§ **Records supplied**
-------------------------

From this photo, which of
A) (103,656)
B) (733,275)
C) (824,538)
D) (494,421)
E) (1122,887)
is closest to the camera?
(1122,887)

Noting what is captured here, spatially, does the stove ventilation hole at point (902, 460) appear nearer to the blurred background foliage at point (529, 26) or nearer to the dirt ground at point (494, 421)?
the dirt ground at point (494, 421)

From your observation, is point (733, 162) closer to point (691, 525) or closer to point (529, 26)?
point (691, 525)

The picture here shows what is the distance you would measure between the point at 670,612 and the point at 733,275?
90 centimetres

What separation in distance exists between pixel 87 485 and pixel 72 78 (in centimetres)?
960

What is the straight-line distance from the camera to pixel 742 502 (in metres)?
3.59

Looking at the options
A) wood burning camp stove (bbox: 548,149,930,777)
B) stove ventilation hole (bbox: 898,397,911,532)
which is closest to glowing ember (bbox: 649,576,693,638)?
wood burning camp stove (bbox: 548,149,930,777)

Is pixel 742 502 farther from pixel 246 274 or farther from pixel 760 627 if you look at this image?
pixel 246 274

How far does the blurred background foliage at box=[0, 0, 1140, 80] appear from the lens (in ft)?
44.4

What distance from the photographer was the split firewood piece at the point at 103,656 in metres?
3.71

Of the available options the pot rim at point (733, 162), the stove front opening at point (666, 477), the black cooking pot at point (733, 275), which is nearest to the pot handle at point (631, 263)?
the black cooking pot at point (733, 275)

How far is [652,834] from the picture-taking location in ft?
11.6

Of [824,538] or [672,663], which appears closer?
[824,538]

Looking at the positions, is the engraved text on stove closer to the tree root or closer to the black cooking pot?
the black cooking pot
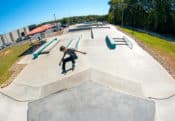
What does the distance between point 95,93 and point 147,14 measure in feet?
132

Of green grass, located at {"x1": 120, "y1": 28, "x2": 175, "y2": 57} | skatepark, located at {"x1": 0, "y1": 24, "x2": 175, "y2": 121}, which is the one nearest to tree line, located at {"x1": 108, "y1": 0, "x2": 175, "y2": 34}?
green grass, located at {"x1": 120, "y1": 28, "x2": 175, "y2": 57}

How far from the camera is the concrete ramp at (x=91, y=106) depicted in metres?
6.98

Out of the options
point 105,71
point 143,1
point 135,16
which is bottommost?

-------------------------

§ **What is expected**
Retype the entries word for word. Omit any images.

§ **Response to this exercise**
From this photo, which of
A) (103,656)
B) (733,275)
C) (824,538)
D) (494,421)
E) (1122,887)
is closest to the camera?
(1122,887)

Noting what is captured here, spatially, does the stove ventilation hole at point (902, 460) appear nearer to the blurred background foliage at point (529, 26) or nearer to the dirt ground at point (494, 421)?
the dirt ground at point (494, 421)

From your observation, is point (733, 162) closer to point (691, 525) or closer to point (529, 26)?
point (691, 525)

The picture here shows what is the distance you would measure between the point at 670,612 and the point at 733,275?
90 centimetres

What separation in distance exists between pixel 87 485 and pixel 72 78 (in centimetres)?
960

What is the straight-line distance from the camera to pixel 742 502 (in metres)?
3.59

Looking at the options
A) wood burning camp stove (bbox: 548,149,930,777)
B) stove ventilation hole (bbox: 898,397,911,532)
which is closest to glowing ember (bbox: 649,576,693,638)?
wood burning camp stove (bbox: 548,149,930,777)

Is pixel 742 502 farther from pixel 246 274 or farther from pixel 760 627 if you look at this image?
pixel 246 274

How far does the blurred background foliage at box=[0, 0, 1140, 80] appear from the lens (in ft)?
44.4

What distance from the photographer was the split firewood piece at the point at 103,656 in metres?
3.71

Of the available options the pot rim at point (733, 162), the stove front opening at point (666, 477), the black cooking pot at point (733, 275), which is nearest to the pot handle at point (631, 263)?
the black cooking pot at point (733, 275)

How far is [652,834] from the picture-taking location in ft?
11.6

Of [824,538] or [672,663], which appears closer?
[824,538]

Looking at the positions, is the engraved text on stove closer to the tree root or closer to the black cooking pot?
the black cooking pot
What does the distance between point 95,93 and point 147,14 measure in feet?
132

Of green grass, located at {"x1": 120, "y1": 28, "x2": 175, "y2": 57} | skatepark, located at {"x1": 0, "y1": 24, "x2": 175, "y2": 121}, which is the one nearest to tree line, located at {"x1": 108, "y1": 0, "x2": 175, "y2": 34}?
green grass, located at {"x1": 120, "y1": 28, "x2": 175, "y2": 57}

How far from the camera is the concrete ramp at (x=91, y=106) depicted in metres?
6.98

Out of the options
point 105,71
point 143,1
point 135,16
which is bottommost?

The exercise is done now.